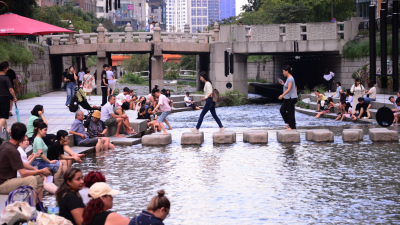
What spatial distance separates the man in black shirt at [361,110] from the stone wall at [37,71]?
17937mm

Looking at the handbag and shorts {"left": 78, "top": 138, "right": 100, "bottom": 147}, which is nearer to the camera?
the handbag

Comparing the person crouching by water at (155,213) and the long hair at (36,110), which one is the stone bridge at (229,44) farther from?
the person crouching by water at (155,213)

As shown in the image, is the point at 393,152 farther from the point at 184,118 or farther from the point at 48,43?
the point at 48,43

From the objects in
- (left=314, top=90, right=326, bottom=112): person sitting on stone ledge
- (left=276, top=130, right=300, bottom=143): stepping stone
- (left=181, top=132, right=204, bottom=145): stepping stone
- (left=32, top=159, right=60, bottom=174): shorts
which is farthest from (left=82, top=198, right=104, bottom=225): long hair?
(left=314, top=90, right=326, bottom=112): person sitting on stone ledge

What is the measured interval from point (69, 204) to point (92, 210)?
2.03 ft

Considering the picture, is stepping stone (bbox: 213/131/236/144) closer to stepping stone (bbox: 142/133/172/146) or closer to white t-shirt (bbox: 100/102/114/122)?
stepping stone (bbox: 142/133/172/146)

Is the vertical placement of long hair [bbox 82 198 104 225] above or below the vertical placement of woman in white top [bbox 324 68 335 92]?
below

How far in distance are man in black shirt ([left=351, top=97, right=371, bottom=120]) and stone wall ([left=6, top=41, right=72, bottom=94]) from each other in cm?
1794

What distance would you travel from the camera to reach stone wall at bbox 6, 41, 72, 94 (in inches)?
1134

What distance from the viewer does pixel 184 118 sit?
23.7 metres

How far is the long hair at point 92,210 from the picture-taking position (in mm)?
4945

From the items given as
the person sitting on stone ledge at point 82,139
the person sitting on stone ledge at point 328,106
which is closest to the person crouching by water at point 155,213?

● ● ● ●

**Exercise description**
State how many lines of the items contain the string "black", counting only case-sensitive matches, and give the number alone.

**Output of the task**
2